++++ Text passage ++++

Tuesday, February 9, 2016

Romans 13:11-14: The Really Super Bowl

Presented to 614 Regent Park Toronto, 07 February 2016
Presented to Swift Current Corps, 16 August 2009
Presented to Nipawin and Tisdale Corps, 02 December 2007

This is the 2016 Toronto Text.


Today is Superbowl Sunday. It is a big deal here and most places. In Saskatchewan – where we lived for 10 years – there is a more important football event; do you know what that is? (The Grey Cup) Our first year in Saskatchewan … something happened that had a profound effect on the whole province…Saskatchewan won the Grey Cup. This was exciting.

We we responsible two churches in those days: One in a town called Nipawin, where we lived, and another down the highway in Tisdale. The game started as we were finishing up our church service in Tisdale and driving back to Nipawin. On the way home in the car, when I turned on the radio, the other team was up 3-0. (It was neat though as we were driving the highway between these two small Saskatchewan towns because every farm house you passed you could see had the game on the TV.) The other team then went up 10-0. I had faith, though that the victory all of Saskatchewan had been waiting for for 18 years was finally coming and –as history has since recorded now my faith, my hope was not in vain. The cup returned to Saskatchewan.

++++ Information supplied ++++

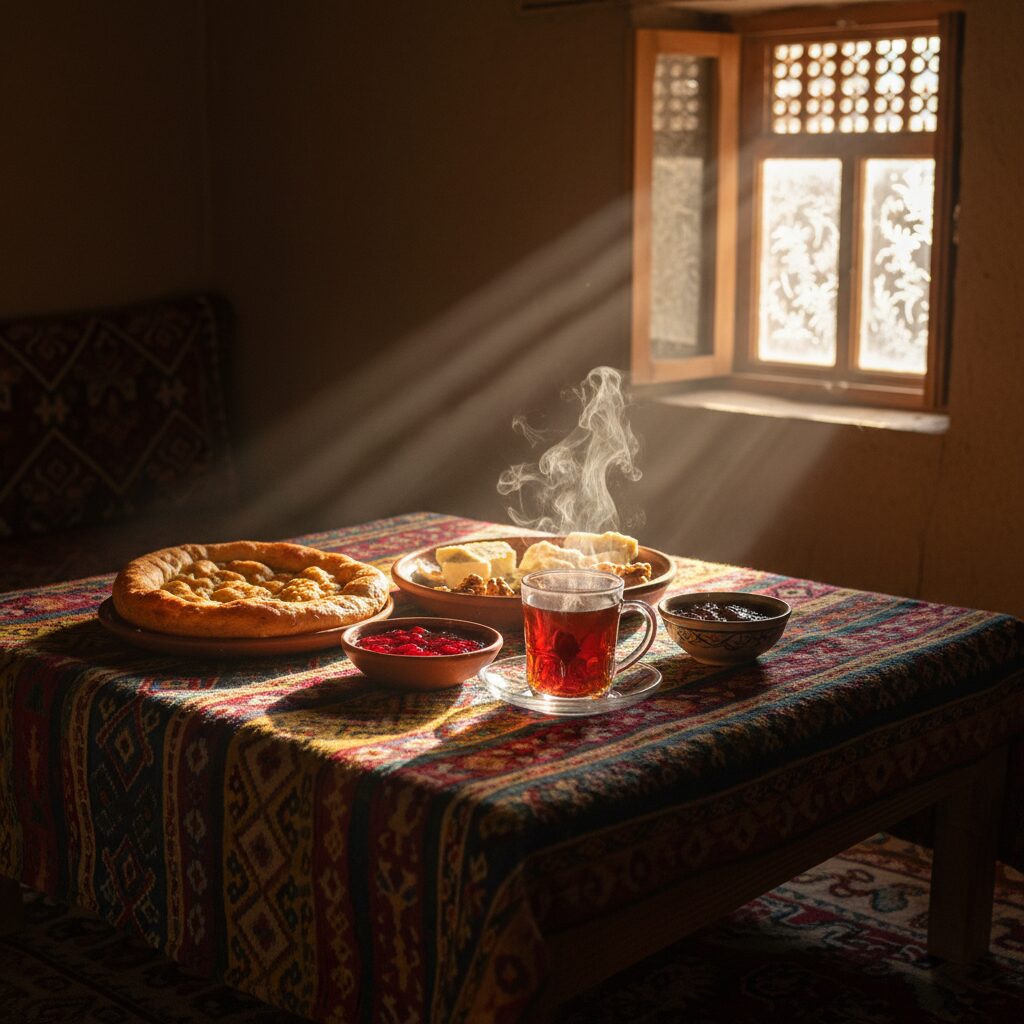 هزینه سفر به همدان در زمستان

++++

Exercise set —
1 – In the passage about the Grey Cup, how many years had Saskatchewan been waiting for the victory?
2 – Say whether each statement agrees with the passage about the Grey Cup, and quote the words that decide it.
(a) The other team led 10-0 at one point in the game.
(b) The writer lived in Saskatchewan for 10 years.
(c) The game started after the writer had already arrived back in Nipawin.

Task results —
1 – 18 years.

2 –
(a) Yes: "The other team then went up 10-0."
(b) Yes: "where we lived for 10 years"
(c) No: "The game started as we were finishing up our church service in Tisdale and driving back to Nipawin."